Netflix Internet TV comes to Oman

Energy Sunday 10/January/2016 22:51 PM
By: Times News Service
Netflix Internet TV comes to Oman

Muscat: Netflix, the world's leading internet TV service, is now available in Oman.
Residents of the Sultanate, along with those in 190 other countries, can now enjoy television programmes and movies starting at a price of about OMR3 per month, with the first month being free.
While Netflix promises to provide a variety of shows and movies for subscribers, as well as those not usually available in Oman, some shows will continue to not be seen in the Sultanate.
House of Cards, Orange is the New Black, Suits, Better Call Saul, Battlestar Galactica and White Collar have not yet been made available for streaming, according to company officials.
Omani locals and residents quickly registered their accounts with Netflix and began ‘binge watching’ their favourite and, otherwise, previously unavailable programs on the internet TV service,in spite of concerns that the government could block the service.
“I have been binge watching different shows and movies, just in case,” said Emad Al Harthy, while concerned about the termination of the service by the Omani government.
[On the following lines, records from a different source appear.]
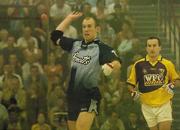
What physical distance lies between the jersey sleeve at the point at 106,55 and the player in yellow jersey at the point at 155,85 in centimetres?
138

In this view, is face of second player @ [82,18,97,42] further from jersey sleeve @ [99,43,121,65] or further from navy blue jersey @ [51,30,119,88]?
A: jersey sleeve @ [99,43,121,65]

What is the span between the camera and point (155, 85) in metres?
8.17

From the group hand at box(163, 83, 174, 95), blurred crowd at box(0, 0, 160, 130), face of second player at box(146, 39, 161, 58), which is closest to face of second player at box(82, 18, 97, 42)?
face of second player at box(146, 39, 161, 58)

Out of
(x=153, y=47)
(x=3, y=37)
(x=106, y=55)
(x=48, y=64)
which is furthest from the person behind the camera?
(x=3, y=37)

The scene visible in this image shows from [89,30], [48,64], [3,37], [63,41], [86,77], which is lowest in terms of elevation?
[48,64]

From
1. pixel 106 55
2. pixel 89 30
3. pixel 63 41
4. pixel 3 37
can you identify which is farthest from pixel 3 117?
A: pixel 106 55

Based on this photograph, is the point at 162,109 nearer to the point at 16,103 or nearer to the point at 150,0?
the point at 16,103

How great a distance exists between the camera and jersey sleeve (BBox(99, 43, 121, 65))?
6.76m

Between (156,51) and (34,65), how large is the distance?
3704 mm

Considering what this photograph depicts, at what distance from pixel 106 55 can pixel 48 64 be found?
4561mm

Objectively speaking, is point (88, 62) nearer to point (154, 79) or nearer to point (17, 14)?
point (154, 79)

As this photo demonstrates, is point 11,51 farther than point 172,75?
Yes

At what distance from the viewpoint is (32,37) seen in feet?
38.0

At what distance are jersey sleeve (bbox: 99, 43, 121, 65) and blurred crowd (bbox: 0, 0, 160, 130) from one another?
3.64 metres
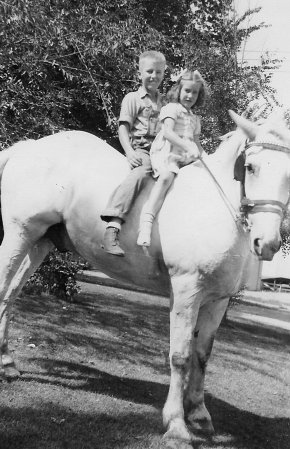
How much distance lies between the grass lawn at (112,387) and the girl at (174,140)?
1603mm

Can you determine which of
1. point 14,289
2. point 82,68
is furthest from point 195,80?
point 82,68

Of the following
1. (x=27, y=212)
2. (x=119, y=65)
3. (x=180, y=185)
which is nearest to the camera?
(x=180, y=185)

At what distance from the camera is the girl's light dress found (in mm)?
Result: 4461

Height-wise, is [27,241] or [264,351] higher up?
[27,241]

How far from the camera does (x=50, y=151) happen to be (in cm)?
519

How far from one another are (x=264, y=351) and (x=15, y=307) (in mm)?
4899

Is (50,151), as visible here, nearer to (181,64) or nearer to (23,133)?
(23,133)

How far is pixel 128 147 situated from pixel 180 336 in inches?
63.7

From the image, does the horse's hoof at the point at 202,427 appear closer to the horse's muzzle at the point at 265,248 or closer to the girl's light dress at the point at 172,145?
the horse's muzzle at the point at 265,248

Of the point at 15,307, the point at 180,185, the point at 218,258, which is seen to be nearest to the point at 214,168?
the point at 180,185

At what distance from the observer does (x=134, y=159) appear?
15.2 feet

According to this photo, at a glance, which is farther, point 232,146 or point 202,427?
point 202,427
Others have argued that since it is a legal service provider, there should not be any reason for it to be blocked.
Subscriber Abhishek Pandey said, “I’m definitely excited; but I hope it doesn’t get blocked. I don’t see why it would. It’s a legal service and you pay to watch.”
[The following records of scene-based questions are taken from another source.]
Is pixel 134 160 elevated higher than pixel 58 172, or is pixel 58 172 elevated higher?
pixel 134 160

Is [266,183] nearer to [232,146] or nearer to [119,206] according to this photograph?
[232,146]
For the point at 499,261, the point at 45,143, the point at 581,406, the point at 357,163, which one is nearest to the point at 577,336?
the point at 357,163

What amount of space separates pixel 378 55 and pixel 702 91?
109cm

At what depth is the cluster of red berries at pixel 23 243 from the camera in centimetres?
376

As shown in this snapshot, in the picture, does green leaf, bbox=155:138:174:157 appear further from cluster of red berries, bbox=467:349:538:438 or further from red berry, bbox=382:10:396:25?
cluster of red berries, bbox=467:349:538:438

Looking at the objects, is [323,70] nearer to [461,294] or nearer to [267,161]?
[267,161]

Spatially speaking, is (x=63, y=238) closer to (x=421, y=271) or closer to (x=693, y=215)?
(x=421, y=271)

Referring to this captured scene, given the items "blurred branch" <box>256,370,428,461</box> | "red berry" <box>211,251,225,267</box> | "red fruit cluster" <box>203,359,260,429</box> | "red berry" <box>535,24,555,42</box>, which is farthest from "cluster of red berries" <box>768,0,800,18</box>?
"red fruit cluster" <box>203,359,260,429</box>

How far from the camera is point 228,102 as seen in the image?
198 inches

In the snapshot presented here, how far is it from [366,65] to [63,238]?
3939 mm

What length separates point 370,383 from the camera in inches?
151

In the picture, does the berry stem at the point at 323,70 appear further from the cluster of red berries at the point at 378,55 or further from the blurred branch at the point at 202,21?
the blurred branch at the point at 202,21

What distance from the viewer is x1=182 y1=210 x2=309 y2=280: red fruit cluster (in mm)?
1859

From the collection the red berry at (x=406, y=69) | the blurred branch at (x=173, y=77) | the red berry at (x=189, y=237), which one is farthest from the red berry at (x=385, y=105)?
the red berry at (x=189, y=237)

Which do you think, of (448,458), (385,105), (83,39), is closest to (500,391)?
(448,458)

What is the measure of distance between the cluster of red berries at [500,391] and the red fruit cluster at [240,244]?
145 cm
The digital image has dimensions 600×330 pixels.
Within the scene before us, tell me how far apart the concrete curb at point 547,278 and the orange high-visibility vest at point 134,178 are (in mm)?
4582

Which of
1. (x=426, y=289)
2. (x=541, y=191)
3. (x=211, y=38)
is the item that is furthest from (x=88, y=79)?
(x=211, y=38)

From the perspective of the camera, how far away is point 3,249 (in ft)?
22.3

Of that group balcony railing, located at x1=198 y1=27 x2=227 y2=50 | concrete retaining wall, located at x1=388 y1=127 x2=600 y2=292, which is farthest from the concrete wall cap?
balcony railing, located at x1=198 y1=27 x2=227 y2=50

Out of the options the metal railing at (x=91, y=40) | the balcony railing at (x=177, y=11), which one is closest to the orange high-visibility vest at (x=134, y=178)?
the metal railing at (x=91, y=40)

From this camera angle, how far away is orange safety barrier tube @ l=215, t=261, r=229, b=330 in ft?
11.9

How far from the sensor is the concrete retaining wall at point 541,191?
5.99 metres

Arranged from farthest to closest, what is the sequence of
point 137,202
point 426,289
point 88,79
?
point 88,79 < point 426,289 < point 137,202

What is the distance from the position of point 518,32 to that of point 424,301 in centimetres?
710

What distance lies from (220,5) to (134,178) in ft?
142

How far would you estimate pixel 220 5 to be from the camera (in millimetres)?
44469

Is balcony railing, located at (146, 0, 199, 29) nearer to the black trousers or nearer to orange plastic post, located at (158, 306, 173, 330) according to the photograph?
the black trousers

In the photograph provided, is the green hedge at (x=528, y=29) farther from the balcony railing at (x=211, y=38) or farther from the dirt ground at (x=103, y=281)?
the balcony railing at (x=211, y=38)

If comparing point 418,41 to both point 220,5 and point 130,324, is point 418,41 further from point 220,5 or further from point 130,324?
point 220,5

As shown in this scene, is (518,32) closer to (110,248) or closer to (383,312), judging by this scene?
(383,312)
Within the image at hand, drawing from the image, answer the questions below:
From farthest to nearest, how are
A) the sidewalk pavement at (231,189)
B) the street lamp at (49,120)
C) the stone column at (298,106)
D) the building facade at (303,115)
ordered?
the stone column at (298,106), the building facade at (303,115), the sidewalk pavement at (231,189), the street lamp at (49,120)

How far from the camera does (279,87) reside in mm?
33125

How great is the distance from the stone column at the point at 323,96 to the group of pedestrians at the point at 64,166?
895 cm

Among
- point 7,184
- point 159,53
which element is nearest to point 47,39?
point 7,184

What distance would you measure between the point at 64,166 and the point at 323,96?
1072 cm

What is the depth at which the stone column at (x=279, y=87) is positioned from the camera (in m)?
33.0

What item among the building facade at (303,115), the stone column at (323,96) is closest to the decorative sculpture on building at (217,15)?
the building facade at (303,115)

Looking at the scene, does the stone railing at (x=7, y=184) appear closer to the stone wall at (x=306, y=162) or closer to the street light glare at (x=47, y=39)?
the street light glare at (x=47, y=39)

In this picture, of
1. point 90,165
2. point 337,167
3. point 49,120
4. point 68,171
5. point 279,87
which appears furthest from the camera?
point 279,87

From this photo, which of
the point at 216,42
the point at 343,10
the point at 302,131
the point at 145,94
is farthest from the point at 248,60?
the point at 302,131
Others said they would not be surprised if the Telecommunication Regulatory Authority (TRA) might block it.
“I wouldn’t be surprised if they block it, since there’s no way for them to ‘regulate’ the service and receive incentives. TRA doesn’t care much about regulation, quality of service or consumer satisfaction; it’s an authoritarian body which operates freely under government control,” said Faisal Al Zadjali, adding, “Netflix, on the other hand, is a great service and it would be sad if access to it is blocked.”
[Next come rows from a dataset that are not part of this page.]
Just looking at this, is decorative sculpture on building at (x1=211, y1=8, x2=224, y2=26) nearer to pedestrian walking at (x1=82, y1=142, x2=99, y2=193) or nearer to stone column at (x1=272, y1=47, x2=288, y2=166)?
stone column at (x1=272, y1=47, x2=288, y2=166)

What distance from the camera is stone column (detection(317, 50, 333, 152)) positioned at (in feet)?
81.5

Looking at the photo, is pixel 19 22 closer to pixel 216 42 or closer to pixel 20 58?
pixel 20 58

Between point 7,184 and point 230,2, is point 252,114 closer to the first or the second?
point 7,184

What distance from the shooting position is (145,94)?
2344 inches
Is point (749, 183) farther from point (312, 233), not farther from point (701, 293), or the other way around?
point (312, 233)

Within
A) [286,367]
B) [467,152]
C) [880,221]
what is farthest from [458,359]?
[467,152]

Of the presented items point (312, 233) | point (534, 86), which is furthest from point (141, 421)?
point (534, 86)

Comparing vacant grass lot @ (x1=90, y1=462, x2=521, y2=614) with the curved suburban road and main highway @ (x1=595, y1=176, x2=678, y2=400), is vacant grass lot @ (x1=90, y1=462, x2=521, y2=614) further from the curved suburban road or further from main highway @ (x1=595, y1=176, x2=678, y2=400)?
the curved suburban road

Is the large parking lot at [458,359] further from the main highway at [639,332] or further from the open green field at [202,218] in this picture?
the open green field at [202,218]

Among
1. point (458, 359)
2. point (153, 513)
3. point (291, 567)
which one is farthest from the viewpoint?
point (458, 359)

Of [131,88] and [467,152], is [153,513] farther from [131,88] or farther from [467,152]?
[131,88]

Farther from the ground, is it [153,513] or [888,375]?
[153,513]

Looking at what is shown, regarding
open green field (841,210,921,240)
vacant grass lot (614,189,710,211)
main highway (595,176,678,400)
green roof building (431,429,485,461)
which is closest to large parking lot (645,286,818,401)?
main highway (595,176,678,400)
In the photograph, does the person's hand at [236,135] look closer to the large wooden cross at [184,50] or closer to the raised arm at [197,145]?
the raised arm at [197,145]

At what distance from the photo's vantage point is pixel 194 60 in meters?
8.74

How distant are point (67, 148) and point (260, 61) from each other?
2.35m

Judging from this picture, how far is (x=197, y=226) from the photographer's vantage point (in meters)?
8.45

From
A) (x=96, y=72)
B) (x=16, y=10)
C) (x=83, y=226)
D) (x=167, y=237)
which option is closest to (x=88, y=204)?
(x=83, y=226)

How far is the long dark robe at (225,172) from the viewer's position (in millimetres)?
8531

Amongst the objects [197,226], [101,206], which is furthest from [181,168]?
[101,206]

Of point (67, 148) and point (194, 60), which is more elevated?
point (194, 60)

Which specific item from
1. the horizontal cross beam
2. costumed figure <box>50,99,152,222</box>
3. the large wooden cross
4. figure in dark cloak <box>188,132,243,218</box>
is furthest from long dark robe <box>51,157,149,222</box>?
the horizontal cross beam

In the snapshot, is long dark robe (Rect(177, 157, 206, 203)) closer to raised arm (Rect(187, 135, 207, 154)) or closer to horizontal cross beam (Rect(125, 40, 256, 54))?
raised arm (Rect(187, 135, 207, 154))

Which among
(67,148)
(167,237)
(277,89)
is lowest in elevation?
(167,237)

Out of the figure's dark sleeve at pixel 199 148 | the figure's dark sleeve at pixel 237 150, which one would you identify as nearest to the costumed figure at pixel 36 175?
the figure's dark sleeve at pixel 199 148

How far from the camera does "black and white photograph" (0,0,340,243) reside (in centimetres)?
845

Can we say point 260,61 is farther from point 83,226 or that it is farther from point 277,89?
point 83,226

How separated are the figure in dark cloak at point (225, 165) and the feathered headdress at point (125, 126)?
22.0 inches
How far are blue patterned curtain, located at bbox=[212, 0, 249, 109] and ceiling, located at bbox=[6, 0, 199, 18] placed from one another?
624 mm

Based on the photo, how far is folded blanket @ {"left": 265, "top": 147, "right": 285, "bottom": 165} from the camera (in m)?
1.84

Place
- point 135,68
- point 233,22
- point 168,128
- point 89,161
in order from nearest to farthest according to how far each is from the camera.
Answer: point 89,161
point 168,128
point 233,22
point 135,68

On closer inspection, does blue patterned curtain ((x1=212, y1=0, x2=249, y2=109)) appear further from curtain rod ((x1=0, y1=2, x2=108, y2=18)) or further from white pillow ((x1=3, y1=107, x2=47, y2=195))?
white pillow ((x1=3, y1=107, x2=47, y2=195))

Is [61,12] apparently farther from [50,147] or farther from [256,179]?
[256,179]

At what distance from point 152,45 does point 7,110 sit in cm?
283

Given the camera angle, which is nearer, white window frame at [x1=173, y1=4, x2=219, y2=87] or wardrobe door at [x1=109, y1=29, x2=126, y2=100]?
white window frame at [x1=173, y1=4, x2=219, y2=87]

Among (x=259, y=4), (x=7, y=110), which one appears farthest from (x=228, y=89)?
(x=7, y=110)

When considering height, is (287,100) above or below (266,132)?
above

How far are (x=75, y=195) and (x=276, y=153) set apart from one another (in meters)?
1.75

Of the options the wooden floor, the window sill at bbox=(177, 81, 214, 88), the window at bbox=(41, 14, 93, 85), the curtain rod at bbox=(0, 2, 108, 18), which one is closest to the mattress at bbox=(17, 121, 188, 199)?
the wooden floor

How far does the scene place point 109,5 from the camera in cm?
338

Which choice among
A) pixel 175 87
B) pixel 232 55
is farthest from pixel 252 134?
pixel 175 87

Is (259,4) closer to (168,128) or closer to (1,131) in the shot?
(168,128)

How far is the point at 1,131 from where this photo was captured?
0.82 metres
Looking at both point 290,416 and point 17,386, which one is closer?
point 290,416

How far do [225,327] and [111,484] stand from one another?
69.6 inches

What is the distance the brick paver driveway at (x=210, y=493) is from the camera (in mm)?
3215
“It's still early to comment as a lot of content is yet to reach the worldwide audience. But Middle East market is very important for Netflix too, and their only concern is for artistic value they prefer not to censor anything out from their shows,” Umran Sheikh said.
“But I doubt if it'll get blocked, firstly Netflix was planning on having some sort of operational team in the UAE for the smooth flow of their operations in the region. And secondly the DVDs and Blu-Rays which have been available in the region from long usually have such scene, only certain movies have been blocked in the region usually because of the content of the plot,” he added.
“But then movies which might have nudity do make it make it on the shelves still. Even games are getting a lot of adult content in them and even they are allowed most of the time,” Sheikh said.
In the past, the government has blocked several video messaging and internet calling applications.
According to a Netflix press release, the company made the announcement about its worldwide service, and the programming went live, during a keynote address by Co-founder and Chief Executive Reed Hastings at Consumer Electronics Show 2016.
While largely available in English in most new countries, Netflix has also added Arabic, Korean, as well as Simplified and Traditional Chinese, to the 17 languages it already supports.
With over 70 million members in more than 190 countries, Netflix will still not be available in China, though the company continues to explore options for providing the service, the Netflix media centre reported.
It also will remain unavailable in Crimea, North Korea and Syria, due to US government restrictions on American companies operating in those countries.
Netflix is available on virtually any device that has an Internet connection, including personal computers, tablets, smart phones, smart TVs and gaming consoles.
Many titles, including Netflix original series and films, are available in high-definition with Dolby Digital Plus 5.1 surround sound, and some in Ultra HD 4K.
Subscribers view more than 125 million hours of TV shows and movies per day, including original series, documentaries and feature films.
Officials note that viewers can play, pause and resume watching without commercials or contractual commitments.